De quoi Papa Wemba est-il mort?

Jules Shungu Wembadio Pene Kikumba, dit Papa Wemba, est mort ce dimanche à 09H à Abidjan. Le vieux « Mzee » passait déjà des moments difficiles à Paris où il a connu des problèmes de santé très sérieux en  février. Retour sur les circonstances de sa mort.

Alors que chaque deuxième mois de l’année est consacré à la célébration de l’anniversaire de son groupe Viva-la-Musica créé en février 1977, celui de 2016 était déjà très compliqué pour le fondateur de cet orchestre, Papa Wemba, l’une des icônes, alors vivantes, de la musique congolaise.

Des sources sûres confirmaient, fin février, que la star congolaise venait de sortir du séjour de mort. Car, son état de santé était très critique. Papa Wemba a souffert de la malaria cérébrale qui l’a plongé dans un coma de trois jours à l’Hôpital à Paris. ‘

« Franchement, le vieux a risqué de mourir à cause de cette maladie qui, pour son cas, a été toujours mal soigné à Kinshasa », rapporte un des proches de Viva-la-Musica, depuis la Ville lumière.

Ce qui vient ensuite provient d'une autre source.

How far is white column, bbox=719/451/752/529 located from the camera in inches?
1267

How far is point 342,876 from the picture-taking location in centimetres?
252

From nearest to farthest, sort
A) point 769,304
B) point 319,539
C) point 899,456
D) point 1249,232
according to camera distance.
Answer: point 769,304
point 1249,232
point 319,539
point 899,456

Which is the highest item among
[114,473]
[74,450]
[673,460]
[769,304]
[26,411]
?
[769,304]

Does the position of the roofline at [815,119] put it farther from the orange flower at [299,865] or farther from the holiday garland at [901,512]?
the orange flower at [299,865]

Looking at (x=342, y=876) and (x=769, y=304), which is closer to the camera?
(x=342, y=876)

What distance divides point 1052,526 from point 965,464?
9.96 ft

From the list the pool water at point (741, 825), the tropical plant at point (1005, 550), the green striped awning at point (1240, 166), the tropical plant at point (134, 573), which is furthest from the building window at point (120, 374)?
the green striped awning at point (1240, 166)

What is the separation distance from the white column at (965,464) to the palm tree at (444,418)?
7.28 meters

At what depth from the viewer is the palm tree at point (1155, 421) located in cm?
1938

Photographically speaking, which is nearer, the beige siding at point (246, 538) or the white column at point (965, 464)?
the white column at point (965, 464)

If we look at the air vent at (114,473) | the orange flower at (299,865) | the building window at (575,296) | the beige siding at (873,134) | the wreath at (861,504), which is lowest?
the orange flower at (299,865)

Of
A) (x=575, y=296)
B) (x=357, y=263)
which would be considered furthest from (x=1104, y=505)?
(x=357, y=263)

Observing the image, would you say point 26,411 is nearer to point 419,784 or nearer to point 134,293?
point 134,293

On croyait pourtant que le pire était passé. Sa santé, ajoute un proche, s’est améliorée, par rapport à la semaine dernière. L’artiste commence à reprendre sa forme mais il est encore dans la période de convalescence.

De son retour à Kinshasa, l’artiste a été invité FEMUA 9 à Abidjan, en Côte d’Ivoire, d’où il est mort en pleine prestation ce dimanche.

On ignore cependant les vraies raisons de sa mort.

Jules Shungu Wembadio Pene Kikumba, dit Papa Wemba, est un chanteur et compositeur congolais. Il était le doyen et l’un des artistes-musiciens africains les plus populaires depuis plusieurs années. Papa Wemba est né en 1949 à Lubefu dans le Sankuru, province du Kasaï-Oriental, en République démocratique du Congo. Très jeune, il quitte sa campagne pour vivre à la ville, s’intégrer au monde moderne. Sa mère était pleureuse professionnelle dans les soirées funéraires ou veillées mortuaires. En entraînant régulièrement son fils avec elle, elle l’initia à la musique et au chant. En 1969, il fonde avec des amis le groupe « Zaiko Langa Langa ».

Ils s’inspirent de nombreux courants : musique afro-cubaine, rock, rhythm and blues… Mais, dans le Zaïre indépendant des années 60, la tendance est aux musiques traditionnelles. Et, même si les aînés la critiquent, la jeunesse s’identifie à cette musique rebelle. En 1977, Papa Wemba fonde un nouveau groupe « Viva la Musica »(baptisé d’après un titre de Johnny Pacheco). Nouvelle révolution : « J’ai introduit, raconte Papa Wemba, un nouvel instrument : le lokolé. Il s’agit d’un tronc d’arbre creux que l’on frappe avec deux baguettes pour communiquer d’un village à l’autre ».

Autre révolution, Papa Wemba décide que lui et ses musiciens auront un look impeccable. Il crée la Société des Ambianceurs et des Personnes d’Elégance (ou SAPE), à laquelle se rallient les jeunes zaïrois du monde entier. « Grâce à la sape, explique Papa Wemba, nous avons acquis une identité. Mais je ne suis pas un esclave de la mode. Je suis avant tout un chanteur, pas un sapeur ». En bon défenseur de la musique congolaise, Papa Wemba du haut de ses 65 ans a largement participé à l’émergence de l’afro pop dans les chartes occidentales. Aujourd’hui, il prône désormais le retour aux sources et aux fondamentaux à travers son nouvel album intitulé « Maître d’école ». Par le biais de cet opus, le maître entend apprendre à la jeune génération ce qu’est la vraie rumba.

La musique qui a marqué les heures de gloire des indépendances. De « Trait d’union » en 2011, en passant par « Mode d’emploi » en 2012, le vieux « Fula Nguengue », continue de briller par ses œuvres et se démarquer par la finesse de sa voix immuable, toujours perchée en dépit de l’âge. En 2014, il a bien servi ses mélomanes avec « Maître d’école». Un opus 100 % rumba riche de vingt-cinq chansons. La collection ne manque pas de piquant ou de mélodies attirantes comme celles de « Chasse à l’homme », entonnée avec JB M’Piana, «Triple option» avec Barbara Kanam ou « Nostalgie », avec Jossart Nyoka Longo, pour ne citer que les collaborations locales.